Medicare’s next competitive bidding round: How to get ready

By Liz Beaulieu, Editor
Updated 5:25 PM CST, Tue December 9, 2025
YARMOUTH, Maine – With key details finalized for the next round of Medicare's competitive bidding program (CBP), providers should start preparing now, industry experts say. From credit requirements to licensure and operational readiness, here’s what you need to know.
Your business credit report is critical
The only financial document required to participate in the next CBP round is a business credit report with a numerical credit score or rating. Andrea Stark, Medicare consultant and reimbursement specialist for MiraVista, advises providers to prepare by pulling their credit reports now to understand where they fall in CMS’s five-tier system. Providers must rank in one of the top three tiers to avoid disqualification. (See CMS’s scoring system on page 209 of the final rule.)
“Anything you pull more than 90 days from the bid window opening can’t be used, but at least you’ll know where you stand," she said. "Then going forward, make sure you’re not making any decisions that will negatively impact your credit,” she said.
CMS will publish detailed credit report requirements in its Request for Bids Instructions before the bid window opens, which is tentatively scheduled for late summer or early fall. Providers will need to pull their official credit reports no sooner than 90 calendar days of the bid window opening.
Licensure: Position yourself to win
CMS plans to announce the number of contracts per product category in late spring or early summer, but experts expect fewer providers will be awarded contracts. That means providers looking to scale should ensure they meet licensure requirements in all states they plan to serve, experts say.

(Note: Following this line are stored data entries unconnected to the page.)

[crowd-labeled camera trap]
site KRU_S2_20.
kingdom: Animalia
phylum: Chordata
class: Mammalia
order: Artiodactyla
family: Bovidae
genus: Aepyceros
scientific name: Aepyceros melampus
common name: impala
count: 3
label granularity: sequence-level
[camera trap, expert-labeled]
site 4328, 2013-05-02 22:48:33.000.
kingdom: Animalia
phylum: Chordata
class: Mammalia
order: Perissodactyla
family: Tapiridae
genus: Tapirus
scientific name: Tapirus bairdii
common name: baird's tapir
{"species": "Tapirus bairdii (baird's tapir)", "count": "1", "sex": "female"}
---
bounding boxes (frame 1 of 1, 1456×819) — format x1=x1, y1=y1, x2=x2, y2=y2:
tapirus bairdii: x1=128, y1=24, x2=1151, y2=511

“If you plan on being a bid winner, you’re going to want to have licensure in as many states as possible,” said Kelly Grahovac, general manager of The van Halem Group, during a recent webcast. “You need to make sure you’re considering strategically where you are currently licensed and what that looks like on a larger scale.”

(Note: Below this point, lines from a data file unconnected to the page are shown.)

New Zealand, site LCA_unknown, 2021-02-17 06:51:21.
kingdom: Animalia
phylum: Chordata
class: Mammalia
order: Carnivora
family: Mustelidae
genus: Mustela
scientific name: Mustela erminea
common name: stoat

Review, model and build efficiency
Ronda Buhrmester, senior director of payer relations and reimbursement for VGM & Associates, recommends providers take these steps now:
- Review accreditation and enrollment compliance. CMS will now require annual resurvey and reaccreditation (though it has said a provider’s cycle will not begin until the expiration of their current reaccreditation three-year cycle if issued prior to the final rule effective date). “Make sure you have everything you need in place so you’re ready for a site visit at any time,” Buhrmester said.

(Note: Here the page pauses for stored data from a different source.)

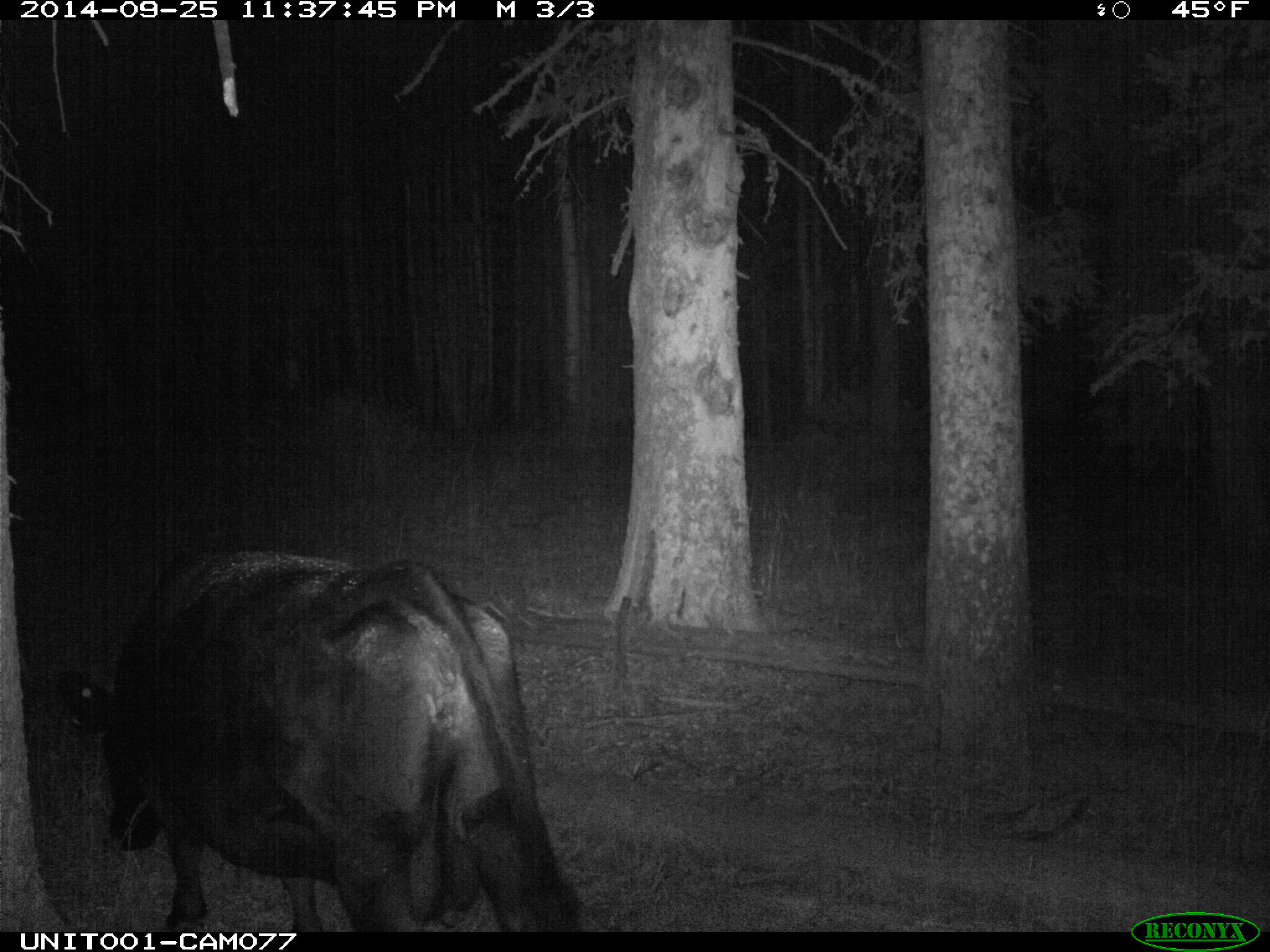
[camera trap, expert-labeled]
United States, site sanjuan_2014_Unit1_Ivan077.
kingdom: Animalia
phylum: Chordata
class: Mammalia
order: Artiodactyla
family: Bovidae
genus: Bos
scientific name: Bos taurus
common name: domestic cow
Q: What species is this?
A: Bos taurus (domestic cow).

- Perform scenario planning and financial modeling.
- Strengthen operational efficiency. “We know rates will drop, not increase,” she said. “So, where can I tighten up any steps? Take a 30,000-foot view and see where you’re duplicating processes – or even consider outsourcing some of that.”
- Stay informed.
Expect paperwork burdens
Contract suppliers should be aware of additional documentation requirements. During the initial three-month contract period, they must obtain medical necessity documentation from non-contracted suppliers. If unsuccessful, they have six months to secure new orders and documentation. (CMS notes the six-month grace period does not apply to off-the-shelf (OTS) braces, which were part of the last CBP round.)
“If you’re awarded a contract, it’s another layer (you have to go through),” Grahovac said.